Gy. S. C.: This 46-year old man was admitted to the neurology department after suffering for one week with headaches, vomiting and impaired vision, which were not alleviated by pain medication. Upon admission, the patient did not display any focal signs. The urgent cranial CT did not show up any abnormalities but the blood content of the cerebrospinal fluid taken with the lumbar puncture did show subarachnoid bleeding while the cranial MR and MR angiography indicated two small aneurysms of the anterior com¬municating artery. During neurosurgery, a remedy was supplied using the endovascular method. Afterwards, in addition to occipital binding, the patient became increasingly disoriented with only sluggish movement of the limbs in response to pain stimulation. The cranial CT did not detect any bleeding but the anterior cerebral artery on both sides did indicate localized circulatory disturbance. An MRSA infection made his condition deteriorate further, and bedsores developed too. Although his condition improved as a result of rehabilitative treatment, upon leaving for home, he could not move his legs and was doubly incontinent. Seven months after the onset of his illness, we began treating the patient with OMI Classic (programs 3 and P1 on the mat in the first week, from week two programs 3 and P1 on the mat, from the third week programs 3 and P1 on the mat and, because of shoulder pain, program P3 with the Ring). In the second week of treatment, he was doubly continent during the day. In the third week, he was able to bend his legs well while, in week four, he was able to lift his legs right from the hip. Amyotrophic lateral sclerosis is a rare progressive illness where the central movement cells die off. Based on current scientific knowledge, the disease is incurable. The symptoms are the wastage and weakening of muscles, first in typical areas and then throughout the entire body, unwanted muscle spasms and, later, problems swallowing and breathing. L. Z.: A 55-year old patient who has been treated for schizophrenia and parkinsonism since his youth. Ap¬proximately one year ago, his mother noticed that he was holding pens and spoons in an unusual manner. Because of his underlying illness, she did not attach any significance to this. However, for some months, he was increasingly asking for help in buttoning his shirt and tying his shoelaces.

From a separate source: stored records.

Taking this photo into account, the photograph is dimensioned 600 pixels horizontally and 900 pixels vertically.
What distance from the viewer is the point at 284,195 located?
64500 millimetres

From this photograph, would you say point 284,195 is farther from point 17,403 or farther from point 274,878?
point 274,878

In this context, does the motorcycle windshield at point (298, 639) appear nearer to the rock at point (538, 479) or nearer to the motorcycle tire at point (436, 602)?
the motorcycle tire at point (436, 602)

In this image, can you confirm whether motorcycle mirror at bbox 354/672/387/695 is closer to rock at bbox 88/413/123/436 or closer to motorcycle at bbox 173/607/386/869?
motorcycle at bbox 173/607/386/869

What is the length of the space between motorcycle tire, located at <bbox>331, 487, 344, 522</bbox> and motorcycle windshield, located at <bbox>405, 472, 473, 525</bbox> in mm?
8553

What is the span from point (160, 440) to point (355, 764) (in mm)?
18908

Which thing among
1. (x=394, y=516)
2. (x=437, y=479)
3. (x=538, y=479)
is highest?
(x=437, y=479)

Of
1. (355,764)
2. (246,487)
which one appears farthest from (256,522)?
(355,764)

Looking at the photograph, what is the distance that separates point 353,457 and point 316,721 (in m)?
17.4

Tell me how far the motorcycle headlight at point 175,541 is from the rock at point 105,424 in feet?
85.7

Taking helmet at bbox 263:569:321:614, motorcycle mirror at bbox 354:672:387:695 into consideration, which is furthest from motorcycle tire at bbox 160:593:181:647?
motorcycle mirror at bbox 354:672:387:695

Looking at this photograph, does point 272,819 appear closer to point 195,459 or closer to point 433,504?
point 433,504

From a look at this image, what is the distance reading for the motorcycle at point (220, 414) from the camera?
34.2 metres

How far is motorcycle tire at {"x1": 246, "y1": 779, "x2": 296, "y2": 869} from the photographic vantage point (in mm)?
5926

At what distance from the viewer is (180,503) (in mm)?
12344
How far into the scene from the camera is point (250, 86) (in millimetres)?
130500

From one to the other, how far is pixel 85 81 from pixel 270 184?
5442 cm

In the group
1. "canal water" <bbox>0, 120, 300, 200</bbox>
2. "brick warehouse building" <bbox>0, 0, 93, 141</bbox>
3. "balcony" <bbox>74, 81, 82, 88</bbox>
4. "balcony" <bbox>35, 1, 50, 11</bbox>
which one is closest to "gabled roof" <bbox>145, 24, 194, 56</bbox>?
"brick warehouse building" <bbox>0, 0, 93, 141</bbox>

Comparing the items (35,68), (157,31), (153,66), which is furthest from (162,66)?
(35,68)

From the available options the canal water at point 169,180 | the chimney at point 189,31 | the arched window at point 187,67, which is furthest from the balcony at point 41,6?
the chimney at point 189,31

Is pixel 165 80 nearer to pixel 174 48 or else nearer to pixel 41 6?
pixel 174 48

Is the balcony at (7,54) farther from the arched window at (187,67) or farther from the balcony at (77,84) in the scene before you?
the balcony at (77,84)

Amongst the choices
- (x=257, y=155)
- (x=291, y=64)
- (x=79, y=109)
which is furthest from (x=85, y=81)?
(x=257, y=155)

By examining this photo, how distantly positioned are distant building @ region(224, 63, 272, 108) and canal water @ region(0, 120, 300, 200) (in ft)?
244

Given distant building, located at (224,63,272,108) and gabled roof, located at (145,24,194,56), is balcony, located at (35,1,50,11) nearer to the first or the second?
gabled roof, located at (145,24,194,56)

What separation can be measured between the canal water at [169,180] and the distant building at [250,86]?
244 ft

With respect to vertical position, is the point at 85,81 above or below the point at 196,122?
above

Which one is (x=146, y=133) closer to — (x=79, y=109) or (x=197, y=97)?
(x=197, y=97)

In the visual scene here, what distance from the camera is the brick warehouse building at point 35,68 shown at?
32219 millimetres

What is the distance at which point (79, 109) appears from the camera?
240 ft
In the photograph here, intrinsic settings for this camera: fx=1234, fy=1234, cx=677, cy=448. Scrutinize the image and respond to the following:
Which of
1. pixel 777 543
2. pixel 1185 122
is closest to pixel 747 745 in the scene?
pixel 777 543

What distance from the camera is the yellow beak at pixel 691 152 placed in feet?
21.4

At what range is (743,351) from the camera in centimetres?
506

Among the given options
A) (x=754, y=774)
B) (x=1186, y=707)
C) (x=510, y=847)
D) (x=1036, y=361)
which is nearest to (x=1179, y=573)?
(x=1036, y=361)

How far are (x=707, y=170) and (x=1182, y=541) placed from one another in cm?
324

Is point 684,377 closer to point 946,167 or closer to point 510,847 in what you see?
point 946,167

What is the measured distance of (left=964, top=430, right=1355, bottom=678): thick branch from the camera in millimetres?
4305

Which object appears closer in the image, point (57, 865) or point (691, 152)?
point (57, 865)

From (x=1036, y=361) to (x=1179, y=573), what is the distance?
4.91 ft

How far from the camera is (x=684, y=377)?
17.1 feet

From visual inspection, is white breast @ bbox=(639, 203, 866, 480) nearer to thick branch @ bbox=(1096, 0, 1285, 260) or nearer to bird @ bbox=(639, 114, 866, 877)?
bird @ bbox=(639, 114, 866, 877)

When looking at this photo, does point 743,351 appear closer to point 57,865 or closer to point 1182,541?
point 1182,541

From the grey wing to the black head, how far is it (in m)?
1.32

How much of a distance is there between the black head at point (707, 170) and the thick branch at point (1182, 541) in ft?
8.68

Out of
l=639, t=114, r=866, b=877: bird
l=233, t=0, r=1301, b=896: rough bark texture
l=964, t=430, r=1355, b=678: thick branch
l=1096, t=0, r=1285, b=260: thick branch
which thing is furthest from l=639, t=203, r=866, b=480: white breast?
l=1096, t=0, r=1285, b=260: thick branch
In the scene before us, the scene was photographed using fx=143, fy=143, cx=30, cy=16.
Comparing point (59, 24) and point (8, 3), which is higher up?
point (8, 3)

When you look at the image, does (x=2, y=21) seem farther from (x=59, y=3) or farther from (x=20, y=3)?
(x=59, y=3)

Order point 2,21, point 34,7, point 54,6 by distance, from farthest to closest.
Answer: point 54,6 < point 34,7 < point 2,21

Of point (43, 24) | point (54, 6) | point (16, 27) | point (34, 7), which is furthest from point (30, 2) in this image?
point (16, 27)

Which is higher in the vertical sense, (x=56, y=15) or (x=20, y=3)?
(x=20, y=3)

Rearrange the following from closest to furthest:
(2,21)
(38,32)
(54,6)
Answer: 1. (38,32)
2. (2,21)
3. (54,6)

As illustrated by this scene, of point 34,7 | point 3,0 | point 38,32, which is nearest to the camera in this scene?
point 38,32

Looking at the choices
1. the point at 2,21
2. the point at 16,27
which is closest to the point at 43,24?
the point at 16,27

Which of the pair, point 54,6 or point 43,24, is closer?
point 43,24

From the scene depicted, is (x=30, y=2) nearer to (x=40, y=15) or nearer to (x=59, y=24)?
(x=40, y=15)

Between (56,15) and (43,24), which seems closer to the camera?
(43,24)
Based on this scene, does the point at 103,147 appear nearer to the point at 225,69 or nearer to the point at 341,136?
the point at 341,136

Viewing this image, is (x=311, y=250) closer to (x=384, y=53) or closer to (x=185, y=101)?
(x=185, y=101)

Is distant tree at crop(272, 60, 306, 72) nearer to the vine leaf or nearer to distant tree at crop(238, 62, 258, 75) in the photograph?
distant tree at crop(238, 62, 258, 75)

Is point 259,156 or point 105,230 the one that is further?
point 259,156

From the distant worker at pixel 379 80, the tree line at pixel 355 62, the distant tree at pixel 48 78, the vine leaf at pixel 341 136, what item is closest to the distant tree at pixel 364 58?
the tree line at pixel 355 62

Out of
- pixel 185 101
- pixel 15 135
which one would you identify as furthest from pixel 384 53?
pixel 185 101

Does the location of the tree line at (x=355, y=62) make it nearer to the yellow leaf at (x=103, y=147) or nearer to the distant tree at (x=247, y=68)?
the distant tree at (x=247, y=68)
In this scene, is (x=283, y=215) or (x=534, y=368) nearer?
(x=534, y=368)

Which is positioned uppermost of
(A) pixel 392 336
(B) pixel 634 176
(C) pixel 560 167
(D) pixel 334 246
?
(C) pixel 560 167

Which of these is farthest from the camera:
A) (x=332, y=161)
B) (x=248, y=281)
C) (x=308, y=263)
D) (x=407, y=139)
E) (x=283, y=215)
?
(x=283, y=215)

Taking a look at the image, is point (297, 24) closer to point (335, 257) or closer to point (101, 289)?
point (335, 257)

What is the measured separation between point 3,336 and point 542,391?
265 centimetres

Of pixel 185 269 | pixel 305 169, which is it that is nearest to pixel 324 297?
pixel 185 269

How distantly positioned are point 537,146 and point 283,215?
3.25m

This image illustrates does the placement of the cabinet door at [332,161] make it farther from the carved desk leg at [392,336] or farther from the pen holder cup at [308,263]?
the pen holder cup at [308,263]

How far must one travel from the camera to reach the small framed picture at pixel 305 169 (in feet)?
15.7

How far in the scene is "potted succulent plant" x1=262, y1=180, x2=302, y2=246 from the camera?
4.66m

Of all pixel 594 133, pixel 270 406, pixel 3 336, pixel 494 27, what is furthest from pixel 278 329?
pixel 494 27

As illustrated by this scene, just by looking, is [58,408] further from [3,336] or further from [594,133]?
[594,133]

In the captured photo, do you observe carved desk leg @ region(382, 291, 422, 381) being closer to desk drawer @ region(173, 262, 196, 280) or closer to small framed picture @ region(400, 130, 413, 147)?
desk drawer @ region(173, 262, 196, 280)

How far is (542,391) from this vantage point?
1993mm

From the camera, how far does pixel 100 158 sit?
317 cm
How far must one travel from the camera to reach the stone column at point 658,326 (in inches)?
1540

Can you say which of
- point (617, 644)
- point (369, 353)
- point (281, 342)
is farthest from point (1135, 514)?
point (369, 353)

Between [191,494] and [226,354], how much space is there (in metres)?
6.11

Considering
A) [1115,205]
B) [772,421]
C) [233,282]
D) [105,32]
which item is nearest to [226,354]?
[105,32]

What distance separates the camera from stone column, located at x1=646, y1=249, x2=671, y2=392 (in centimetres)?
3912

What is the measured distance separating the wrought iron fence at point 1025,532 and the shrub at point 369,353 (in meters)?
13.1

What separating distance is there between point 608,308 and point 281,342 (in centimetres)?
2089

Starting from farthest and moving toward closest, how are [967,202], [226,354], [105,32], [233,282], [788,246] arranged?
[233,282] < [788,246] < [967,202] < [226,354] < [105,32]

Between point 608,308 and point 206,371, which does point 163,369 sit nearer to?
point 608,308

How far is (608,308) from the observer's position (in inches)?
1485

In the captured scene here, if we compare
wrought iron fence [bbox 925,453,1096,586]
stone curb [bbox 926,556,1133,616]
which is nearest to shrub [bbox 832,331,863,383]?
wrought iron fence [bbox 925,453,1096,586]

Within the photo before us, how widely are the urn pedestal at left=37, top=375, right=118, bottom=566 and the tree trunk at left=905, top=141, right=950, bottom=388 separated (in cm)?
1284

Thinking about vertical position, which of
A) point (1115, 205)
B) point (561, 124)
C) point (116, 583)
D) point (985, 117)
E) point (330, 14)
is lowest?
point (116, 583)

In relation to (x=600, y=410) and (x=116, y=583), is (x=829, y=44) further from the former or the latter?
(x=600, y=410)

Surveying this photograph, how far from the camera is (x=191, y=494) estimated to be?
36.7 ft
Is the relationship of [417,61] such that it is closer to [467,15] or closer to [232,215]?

Observation status: Limp muscles throughout the patient‘s body. Muscle wastage between the first and second fingers on each hand and in the shoulder girdles. Subtle, yet frequent, muscle spasms in the muscles of the shoulder girdle. Ability to press and form a circle with the hand is becoming more and more diminished.

His laboratory findings did not indicate any abnormalities. No MR abnormalities in the skull or cervical spine. ENG investigation confirmed motor neurone disease. We began ambulatory treatment with the OMI Professional device three to four times per week (mat P1 and 1). After two weeks of treatment, the patient‘s mother reported that his night-time urination problem had ceased. After two months of treatment, the patient‘s ability to grasp things with his right hand improved, his appetite improved and his anxiety subsided – even though visual examination did not show any change in terms of muscle mass or wastage.